The impact on job eliminations will be staggering.
The Amazon Effect also has an impact on jobs. Amazon’s growth keeps escalating, from 19% in 2014 to 20% in 2015 to 28% in 2016, which takes the jobs away from traditional retailers. Macy’s plans to shed 10,000 workers as it shrinks and streamlines. JCPenney will eliminate 6,000 employees via early retirement completely separate from its store closings, and HHGregg is shedding 1,500 jobs as stores close. And thousands more are being lost across traditional retail in stores, supply chain positions and headquarters facilities.
Traditional retail employs about 16.5 million Americans – nearly 10% of the entire workforce. 6.2 million are in the prime product lines targeted by e-commerce (GAFO – General, Apparel, Furniture and Other.) The Amazon Effect will continue to eliminate these positions. Over the next five years it is not unlikely that the decline of brick-and-mortar will cause 16% of GAFO jobs to disappear, which is almost 1 million jobs. Simultaneously this could easily cause 10% of the non-GAFO jobs (10.3 million) to disappear – which is another 1 million. This likely scenario would cause the loss of 2 million jobs in just five years, which is the entirety of all lost manufacturing jobs to China. The Trump administration has more employment concerns to face than just the return of manufacturing.
The Amazon Effect is changing grocery shopping, without even being a major competitor in that sector. Because Wal-Mart has lost so much general merchandise sales to e-commerce, the company has amped up grocery sales – which are now 56% of total revenue. To continue growing groceries Wal-Mart is undertaking a massive price war pitting itself against the long-running low cost grocer Aldi. This is creating even more intense profit pressure on Wal-Mart, which last year saw gross margins drop by eight points, as net income fell 18%. Such intense price competition is creating the need for even more cost cutting among all grocers – which means investors beware – and we can expect even more job cutting as the spiral downward continues.
Consumer Goods manufacturers, and their suppliers, will be stressed.
Of course this pushes the Amazon Effect onto consumer goods companies that supply grocery retailers.

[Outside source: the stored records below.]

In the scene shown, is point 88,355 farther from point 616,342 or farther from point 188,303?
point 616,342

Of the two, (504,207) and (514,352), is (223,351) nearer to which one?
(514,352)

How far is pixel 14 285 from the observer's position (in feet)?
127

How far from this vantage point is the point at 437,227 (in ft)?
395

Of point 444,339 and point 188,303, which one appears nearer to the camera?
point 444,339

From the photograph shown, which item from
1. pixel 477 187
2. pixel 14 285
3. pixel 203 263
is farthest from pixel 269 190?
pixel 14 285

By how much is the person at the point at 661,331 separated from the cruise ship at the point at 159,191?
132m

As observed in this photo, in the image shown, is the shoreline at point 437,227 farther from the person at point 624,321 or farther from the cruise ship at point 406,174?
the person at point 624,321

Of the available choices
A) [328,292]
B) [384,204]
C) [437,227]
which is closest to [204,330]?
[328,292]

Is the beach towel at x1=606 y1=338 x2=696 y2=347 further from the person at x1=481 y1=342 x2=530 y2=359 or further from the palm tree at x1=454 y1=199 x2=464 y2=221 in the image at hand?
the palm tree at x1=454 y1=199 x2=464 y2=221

Wal-Mart has held meetings with P&G, Unilever, Conagra, Coca-Cola and other big name companies demanding across-the-board 15% price reductions at wholesale. And Wal-Mart expects these suppliers to help Wal-Mart beat its head-to-head competitors on price 8o% of the time. This will cause consumer goods manufacturers to cut their own costs, including jobs, as well as pressure their raw material suppliers to further reduce their costs – leading to an ongoing spiral of cost cutting, job eliminations and additional pressures for change.

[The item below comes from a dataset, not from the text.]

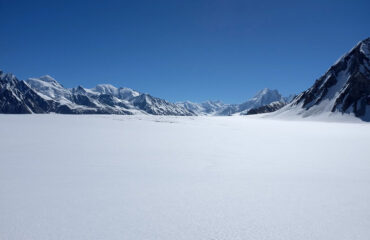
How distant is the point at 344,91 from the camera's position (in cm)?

The internet gave us e-commerce, and that birthed Amazon.com. Few predicted the enormous implications this would have on retail, and society. Every single American is affected by the Amazon Effect, which is now inescapable. The only remaining question is whether your business, your government leaders and you are planning for this and preparing for the inevitable changes which will continue coming?